## [What to work on]
Could you continue the text below on why to use a financial advisor, starting right after its final sentence?

Why use a Financial Advisor? According to recent research from Vanguard (the Vanguard article is available here), the reasons given are that while an advisor should be able to give peace of mind that your investments and financial picture are being looked over by a professional, but that it "may add about 3 percentage points of value in net portfolio returns over time."

In what ways? Among them are:
  • Financial planning
  • Portfolio construction
  • Suitable asset allocation and diversification
  • Asset location (between taxable and tax-advantaged accounts)
  • Risk tolerance 
  • Tax loss harvesting (click here for our article on this subject, which is also this quarter's investment topic) 
  • Total return and income investing as applicable
  • Objective re-balancing
  • Spending strategy for draw-downs
  • Use of low-cost investments such as index-based funds
  • Ongoing guidance to stay on track
"A goal without a plan is a wish. A plan without action is futile". An advisor should be doing a financial plan to make sure you have a road-map to achieve your goals, and to then help implement it and monitor your progress and adjust as needed. 

An analogy we use is if you are planning to sail from Long Island to Connecticut, you should have a map and/or the necessary tools to get from one side to the other. It is expected that at least some slight adjustments will need to be made to stay on course. However, it is when things do not go smoothly, and that rough waters are encountered, more adjustments may be needed, and those can be made and the destination can still be reached. Often it is best to "stay the course" as there should be built in an expectation that it won't be all smooth sailing, and it is okay as long as it is planned for. 

It is that last point that an advisor offers value, as someone that can help assure and give proper insight when market turbulence hits, and when many investors get extremely concerned, and tend to react emotionally, and often over-react. An advisor should help you plan for the worst, essentially hold your hand through tough times as needed, and it all should work out for the best.

An interesting fact many people are not aware of, and that is that not all financial advisors work the same way. There is a lot that is on that subject, and of late it has been in the news as the Department of Labor (DoL) has come out with requirements that are affecting stockbrokers and financial advisors. We feel that the best model is that of an independent Registered Investment Advisor (RIA). RIA's are legally required to act as a fiduciary, which means to work in the clients best interest (this is what the DoL is looking to put in place, which most of the public assumed was already a fact).

## [Data excerpt]
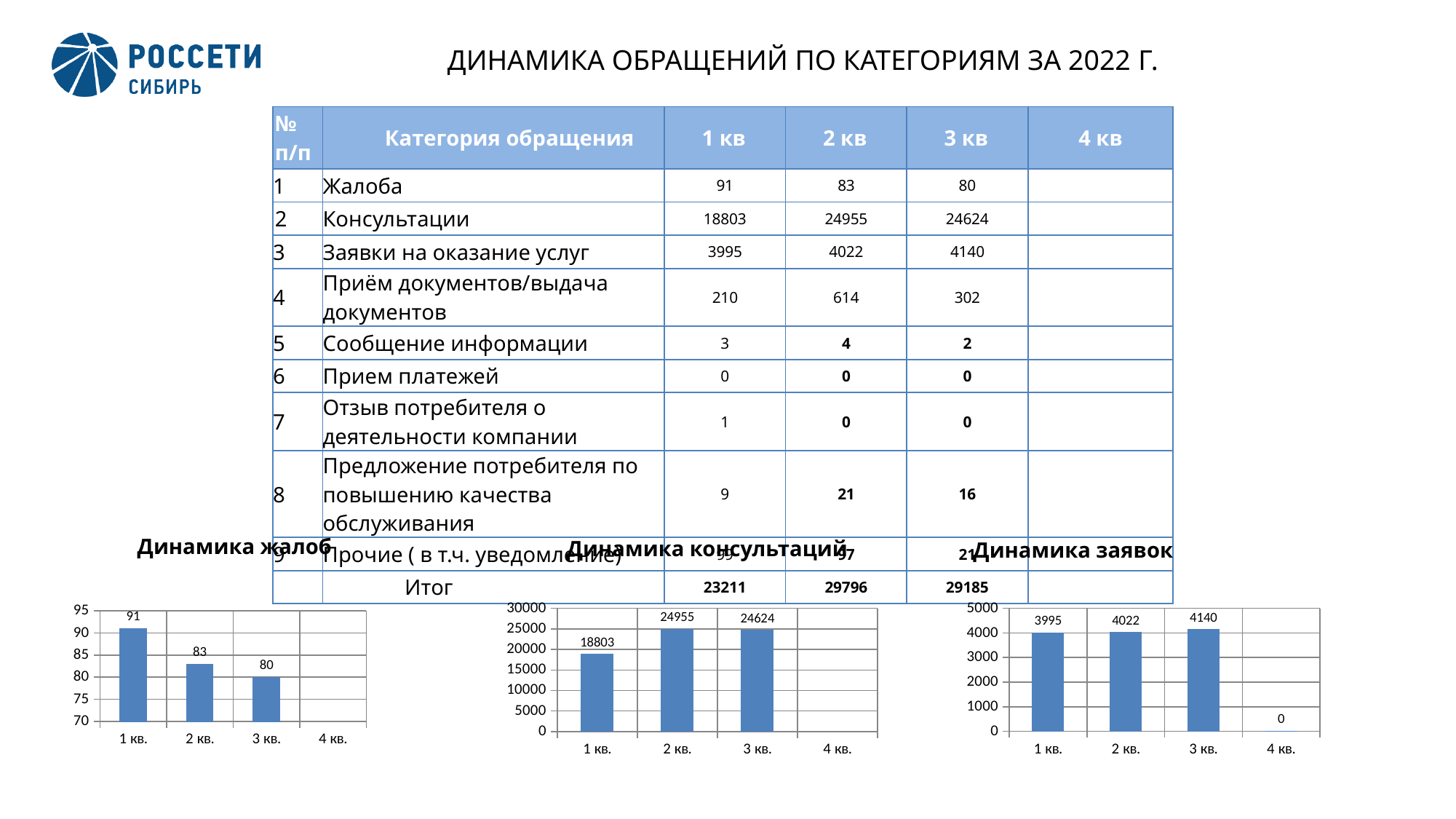
In the chart titled "Динамика заявок", what is the value for 3 кв.? 4140 In the chart titled "Динамика консультаций", what is the difference between the values for 2 кв. and 1 кв.? 6152 What kind of chart is the chart titled "Динамика заявок"? bar chart In the chart titled "Динамика жалоб", what is the difference between the values for 1 кв. and 3 кв.? 11 In the chart titled "Динамика консультаций", which quarter has the highest value? 2 кв. In the chart titled "Динамика заявок", which is larger, the value for 2 кв. or the value for 3 кв.? 3 кв. In the chart titled "Динамика консультаций", what is the value for 2 кв.? 24955 In the chart titled "Динамика жалоб", which quarter has the lowest labelled value? 3 кв. In the chart titled "Динамика консультаций", is the value for 1 кв. greater or less than 20000? less In the chart titled "Динамика заявок", what is the value for 4 кв.? 0 In the chart titled "Динамика жалоб", do the values rise or fall from 1 кв. to 3 кв.? fall In the chart titled "Динамика жалоб", what is the value for 1 кв.? 91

## [Response]
In addition to being an RIA, we think that even better is someone that works in a fee-only model. Being a fee-only RIA means that for the client, there is no reason to wonder if the investments being purchased are done so as the advisor would be better compensated, as the compensation stays the same no matter what the investments are, and the advisor basically only would make more money if the account value is going up. For specific information on the benefits of working with a Registered Investment Advisor, TD Ameritrade has a 2 page piece on that that is accessible by clicking here


On the Investment Horizon
Upcoming Key Dates on the Economic Calendar 

  • First Friday of each month: Unemployment report for the prior month, released at 8:30AM.

  • Tuesday, July 4: Independence Day - Markets are closed. 
  • Wednesday, July 5: Federal Open Market Committee (FOMC) releases minutes of previous meeting at 2PM.
  • Tuesday July 25 - Wednesday, July 26: The Federal Open Market Committee (FOMC) meets, and releases their announcement on Wednesday at 2PM. 
  • Friday, July 28 at 8:30AM: GDP, 2nd quarter advance estimate. 

  • Wednesday, August 30 at 8:30AM: GDP, 2nd quarter preliminary estimate. 

  •  Monday, September 4: Labor Day - Markets are closed. 
  • Tuesday September 19 - Wednesday, September 20: The Federal Open Market Committee (FOMC) meets, and releases their announcement on Wednesday at 2PM.
  • Wednesday, September 20 at 2:30PM: Fed Chair Janet Yellen to hold her quarterly press conference to explain the FOMC's latest quarterly economic projections.
  • Thursday,  September 28 at 8:30AM: GDP, 2nd quarter final.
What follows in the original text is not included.